- Genre: Interactive talent show Reality
- Presented by: Nova Meierhenrich
- Country of origin: Germany
- Original language: German
- No. of seasons: 1 (2003)

Production
- Producer: Endemol Germany

Original release
- Network: RTL II Tele 5 MTV2
- Release: 7 September – 30 November 2003

Related
- Star Academy

= Fame Academy (German TV series) =

Fame Academy was a German reality television program and casting show launched on RTL II in 2003 under the same format of the international TV franchise Star Academy in search of a boy band to be launched by the programme from a number of contestants applying. The programme was not successful in comparison to the more successful counterparts like the Spanish Operación Triunfo or the French Star Academy. The reception however was lukewarm in Germany with an average of 900,000 tuning in. The series was discontinued after initial season. Winners went on to form the band Become One.

==Season 1 (2003)==
The German Fame Academy was launched on 7 September 2003 on RTL II, with additional broadcasts on Tele 5 and MTV2. The season extended until 30 November 2003 when winners were announced. Every week, depending on the perceived quality of their performances, contestants would be put into either "safe" or "danger" zones. Anyone in the latter had to undergo a system of voting by the other participants to determine which one would then be forced to leave. The programme adopted its theme, the song made famous by Irene Cara called "Fame" performed by the contestants for a potential spot in the band to be launched.
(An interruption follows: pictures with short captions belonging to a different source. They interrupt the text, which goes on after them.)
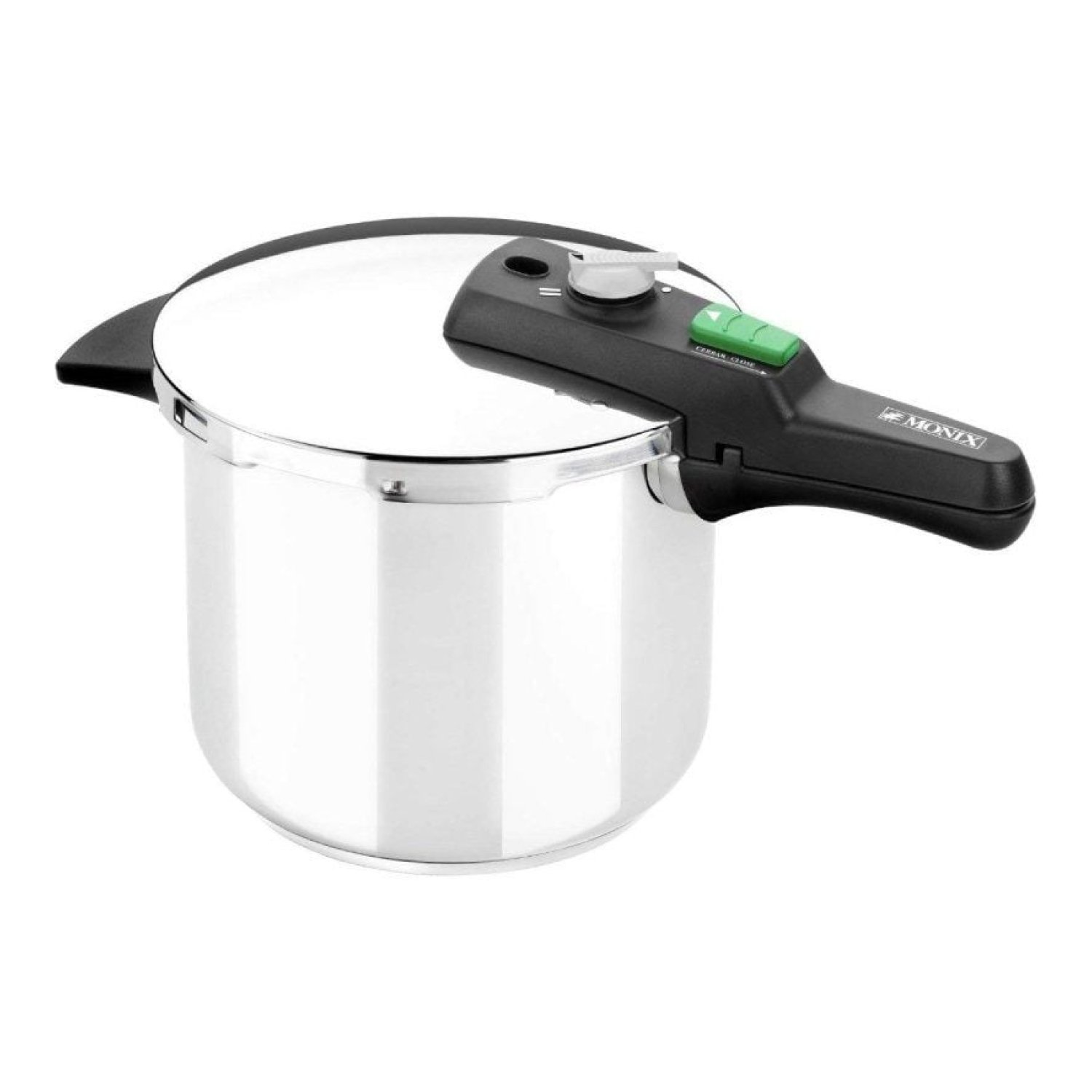 Monix Quick · Olla a Presión · Ø22cm · 4L · Acero Inoxidable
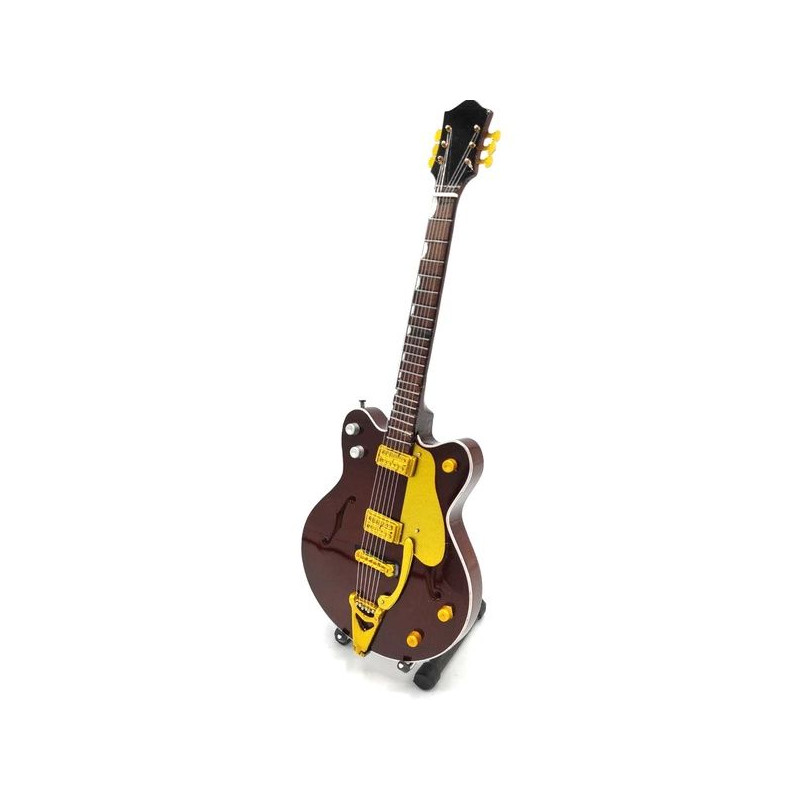 MINIATURE GUITARE GEORGE HARRISON 27CM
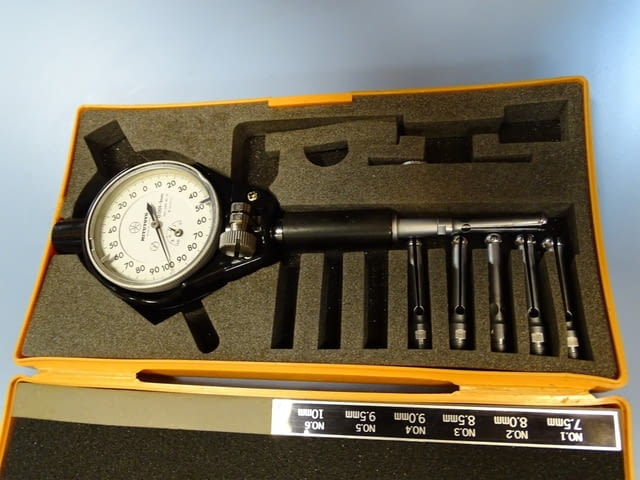 Вътромер Mitutoyo 526-127 bore gauge 7.5mm-10mm, city of Plovdiv | Instruments - снимка 3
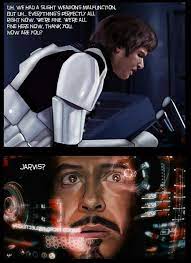 Jarvis Star Wars Memes Disney Marvel Star Wars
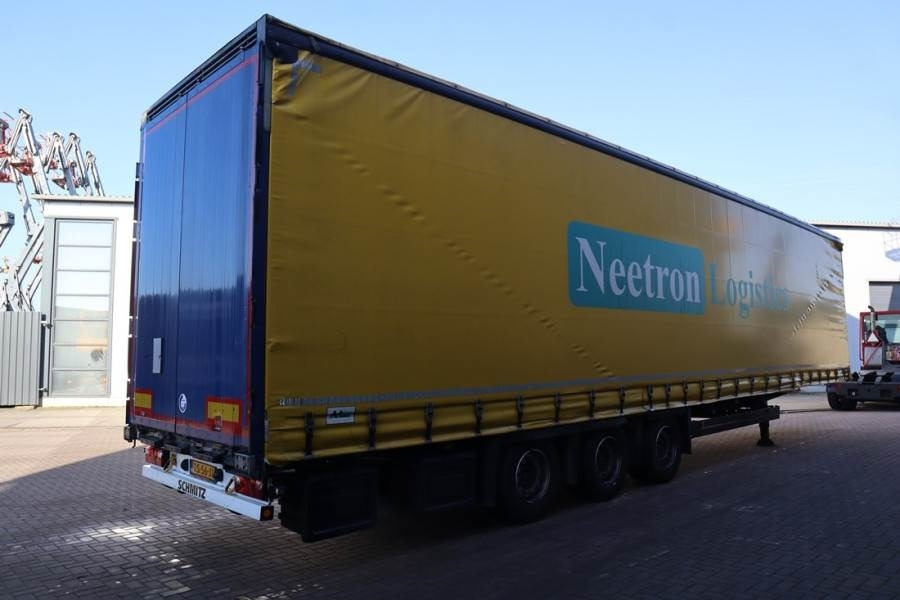Schmitz Cargobull SCB3ST CoC Documents, TuV Loading Certif - Prikolica sa ceradom: slika 2 Schmitz Cargobull SCB3ST CoC Documents, TuV Loading Certif - Prikolica sa ceradom: slika 2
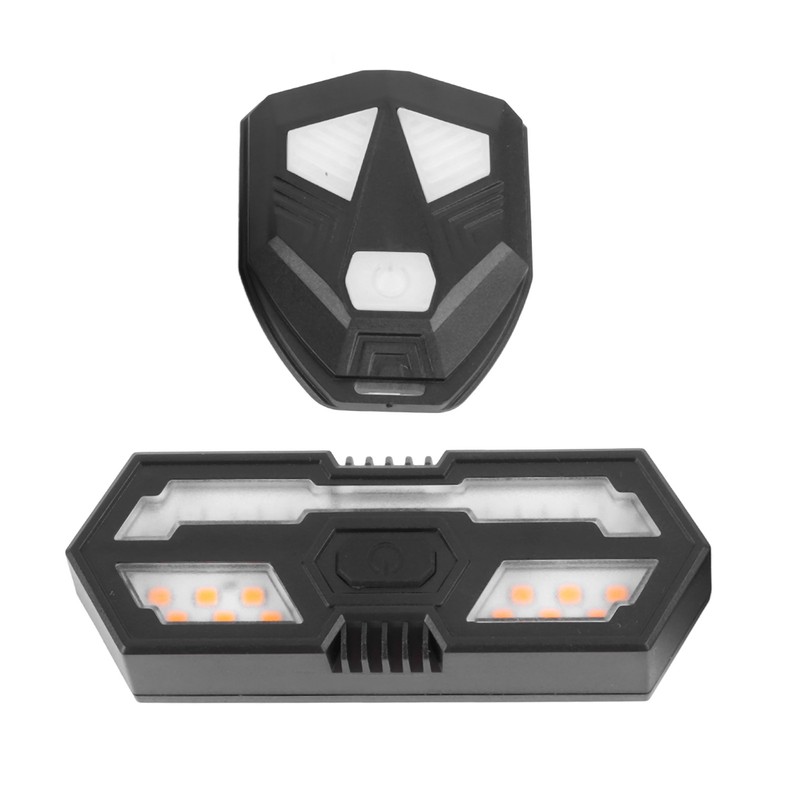 Bike Tail Light Wireless Remote Control Safety Bicycle Night Riding
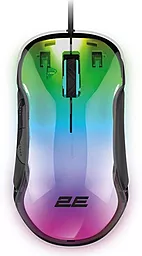 Компьютерная мышка 2E MG345 RGB USB Transparent (2E-MG345TR) - фото Компьютерная мышка 2E MG345 RGB USB Transparent (2E-MG345TR)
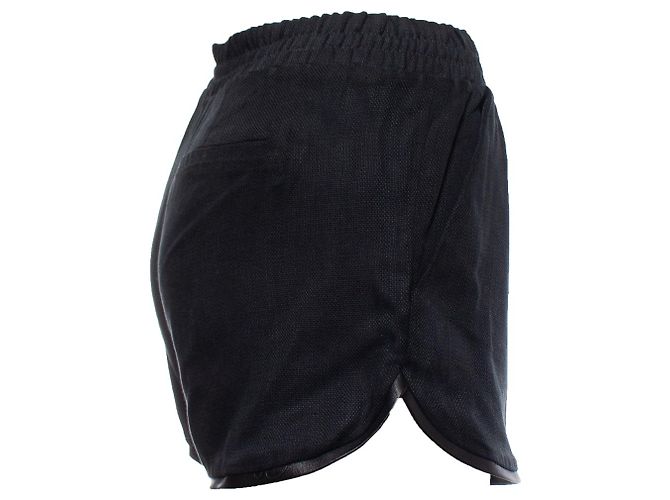 Pantaloncini neri Maje Nero - vista 3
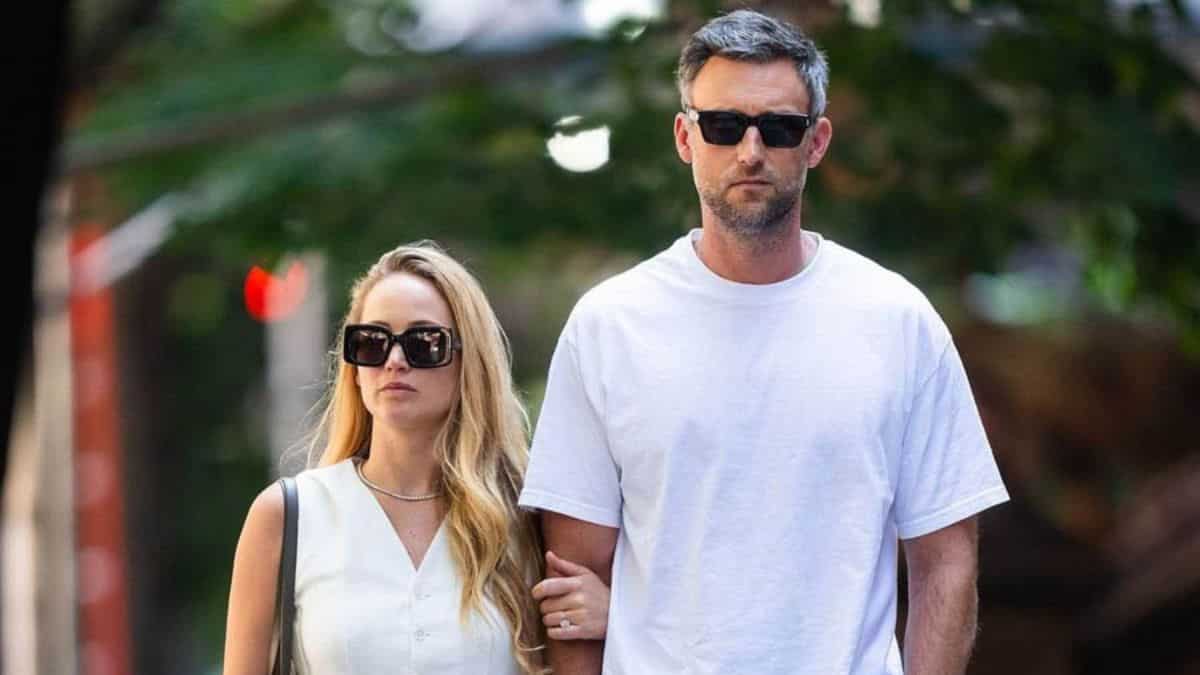 Jennifer Lawrence expecting second child with Cooke Maroney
The band that emerged from the talent show was to be named Become One with six male and female members. It was hosted by Nova Meierhenrich and produced by Endemol. The main broadcasts each lasted from 1 to 2 hours, with supporting behind-the-scenes broadcast on a daily basis. The six finalists that made to the final to form the winning band Become One were Ji-In Cho (later part of Krypteria, followed by And Then She Came), Carolin Arnold, Sedat Türüc (later part of Meant 2 Be), Thomas Bopp, David Hernandez (earlier a dancer with No Angels) and Christopher Komm. Charting hits by the band included "I Don't Need Your Alibis" (their debut single release), and follow-up "Come Clean" before disbanding in July 2004.

RTL II did not renew the broadcast due to is relative failure as compared with its British, Spanish and French counterparts.